ACH Debit penalty charges for high percentage of returns
In Circular NPCI/2023-24/NACH/007, NPCI announced new measures to curb the high percentage of returns.
In Circular NPCI/2023-24/NACH/012, NPCI set out the detailed phases and penalties.
In Circular NPCI/2023-24/NACH/014, NPCI revised the dates of the phases.
NPCI is implementing the following measures:
Phase I (effective 1 Apr 2024)
Additional charges of Rs 1 per return transaction to be levied on creditors with returns above 50%. The charge is only on the quantum of returns above 50%.
Phase II (effective 1 Jul 2024)
Additional charges of Rs 5 per return transaction to be levied on creditors with returns above 50%. The charge is only on the quantum of returns above 50%.
Phase III (effective 1 Oct 2024)
Creditors with returns above 50% will be barred from registering new mandates on their utility code, until such time as the returns are reduced below 50%.
General points:
Technical returns will not be considered.
The calculation is done at the level of utility code and sponsor bank pairing.
NPCI advises creditors to take the following measures:
Restrict the representation of the returned transactions to 2 times (1 presentation + 2 representations).
Representation of a returned transaction can be done only after 3 days from the date of a return.
Representation to be done only after confirmation from the customer concerned on the availability of balance.

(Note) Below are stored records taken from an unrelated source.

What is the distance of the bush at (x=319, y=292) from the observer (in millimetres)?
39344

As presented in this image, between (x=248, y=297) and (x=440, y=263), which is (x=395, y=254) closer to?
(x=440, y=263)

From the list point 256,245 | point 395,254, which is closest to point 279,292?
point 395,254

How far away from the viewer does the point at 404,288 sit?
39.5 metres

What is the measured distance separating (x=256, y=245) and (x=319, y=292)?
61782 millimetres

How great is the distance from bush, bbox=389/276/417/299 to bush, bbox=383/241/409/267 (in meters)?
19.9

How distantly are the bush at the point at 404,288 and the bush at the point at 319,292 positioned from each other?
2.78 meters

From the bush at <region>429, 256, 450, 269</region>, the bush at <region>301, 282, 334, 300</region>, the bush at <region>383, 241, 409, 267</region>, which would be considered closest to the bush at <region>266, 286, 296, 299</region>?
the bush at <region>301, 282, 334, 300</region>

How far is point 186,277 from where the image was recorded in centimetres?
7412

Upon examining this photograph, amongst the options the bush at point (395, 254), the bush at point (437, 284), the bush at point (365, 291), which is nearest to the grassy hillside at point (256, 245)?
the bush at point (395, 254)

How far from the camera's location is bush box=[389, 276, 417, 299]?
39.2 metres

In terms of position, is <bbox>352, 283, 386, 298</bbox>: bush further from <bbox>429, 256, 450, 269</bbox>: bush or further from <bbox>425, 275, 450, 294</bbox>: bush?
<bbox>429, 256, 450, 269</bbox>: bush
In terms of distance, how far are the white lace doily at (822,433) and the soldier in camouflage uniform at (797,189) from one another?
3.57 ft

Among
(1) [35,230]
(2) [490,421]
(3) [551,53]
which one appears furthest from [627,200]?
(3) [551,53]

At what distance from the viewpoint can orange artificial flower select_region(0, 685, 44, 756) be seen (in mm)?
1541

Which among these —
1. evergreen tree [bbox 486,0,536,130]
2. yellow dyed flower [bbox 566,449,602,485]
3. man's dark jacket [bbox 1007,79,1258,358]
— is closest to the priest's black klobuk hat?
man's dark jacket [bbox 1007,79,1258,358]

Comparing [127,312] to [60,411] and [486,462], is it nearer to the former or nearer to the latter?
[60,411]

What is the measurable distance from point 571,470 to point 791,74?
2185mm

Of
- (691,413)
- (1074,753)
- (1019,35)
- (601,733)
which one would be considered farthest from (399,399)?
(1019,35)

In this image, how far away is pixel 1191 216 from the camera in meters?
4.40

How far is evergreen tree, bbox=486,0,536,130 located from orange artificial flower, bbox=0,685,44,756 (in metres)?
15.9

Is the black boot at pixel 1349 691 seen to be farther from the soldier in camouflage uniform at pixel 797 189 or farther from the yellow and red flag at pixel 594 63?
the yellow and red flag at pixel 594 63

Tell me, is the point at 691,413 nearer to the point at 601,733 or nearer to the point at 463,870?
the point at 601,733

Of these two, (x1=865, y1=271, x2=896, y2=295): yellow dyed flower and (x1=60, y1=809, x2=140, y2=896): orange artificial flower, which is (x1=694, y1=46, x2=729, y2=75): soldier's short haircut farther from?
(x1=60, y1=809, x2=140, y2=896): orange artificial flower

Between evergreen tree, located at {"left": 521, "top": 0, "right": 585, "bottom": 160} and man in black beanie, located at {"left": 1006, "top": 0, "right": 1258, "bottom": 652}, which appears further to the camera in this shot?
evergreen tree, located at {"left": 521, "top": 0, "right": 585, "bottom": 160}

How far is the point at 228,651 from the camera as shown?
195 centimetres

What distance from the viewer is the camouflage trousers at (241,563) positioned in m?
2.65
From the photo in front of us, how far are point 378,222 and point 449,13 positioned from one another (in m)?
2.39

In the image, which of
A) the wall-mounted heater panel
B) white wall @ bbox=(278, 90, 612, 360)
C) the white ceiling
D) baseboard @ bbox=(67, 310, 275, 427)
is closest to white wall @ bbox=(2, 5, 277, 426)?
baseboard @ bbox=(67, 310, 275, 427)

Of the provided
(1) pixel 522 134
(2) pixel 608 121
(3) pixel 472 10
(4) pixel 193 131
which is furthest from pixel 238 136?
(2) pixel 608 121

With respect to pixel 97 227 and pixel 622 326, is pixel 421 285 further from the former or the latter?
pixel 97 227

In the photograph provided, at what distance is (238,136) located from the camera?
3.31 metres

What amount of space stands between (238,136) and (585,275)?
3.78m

In case of repeated returns:
User institutions should reach out to the customer and ensure that the presentation is resumed only after confirmation is received from the customer for honouring the debit transactions.
Destination banks should review the operation of the account, advise the customer to maintain sufficient balance and in the event of no improvement follow the regulatory guidelines for handling such accounts.
LotusPay advice
To calculate your return percentage, look at the statuses for all of your debits in a calendar month.
Return percentage = returned_debits / (confirmed debits + returned debits)
You may ignore rejected debits for this calculation. For example, if you have 4 rejected debits, 17 returned debits, and 35 confirmed debits:
Return percentage = 17 / (17 + 35) = 33%
If your return percentage is 55%, then in Phase I, NPCI would levy the penalty on 5% of your debit count for the month.
You can determine your debit counts by going to Dashboard > ACH Debits, and applying filters by charge date and status.
For first presentation cases, you should use the product code 10. This is the default value. For representation cases, you should use the product code RPN. Product type does not impact the return percentage or penalty charges, but its use is recommended to give indication to destination banks.
NPCI periodically collects the penalty charges from the sponsor bank. The sponsor bank collects the penalty charges from the creditor (you). If your sponsor bank relationship is managed entirely by LotusPay, the sponsor bank collects the penalty charges from LotusPay, and LotusPay will invoice you.
As per the NPCI circular, a penalty of ₹25 per instance will be applicable from the third occurrence onwards for transactions returned by the destination bank with the reason “Account Closed.” The penalty amount will be debited from the respective corporate’s account.
However, at LotusPay’s end, if a debit transaction is returned with the reason “Account
Closed,” we immediately mark the corresponding mandate and all successive debits/subscriptions as cancelled to prevent further returns. If the account is closed by the user after the transaction is submitted, any penalty arising as per the NPCI circular will be applicable.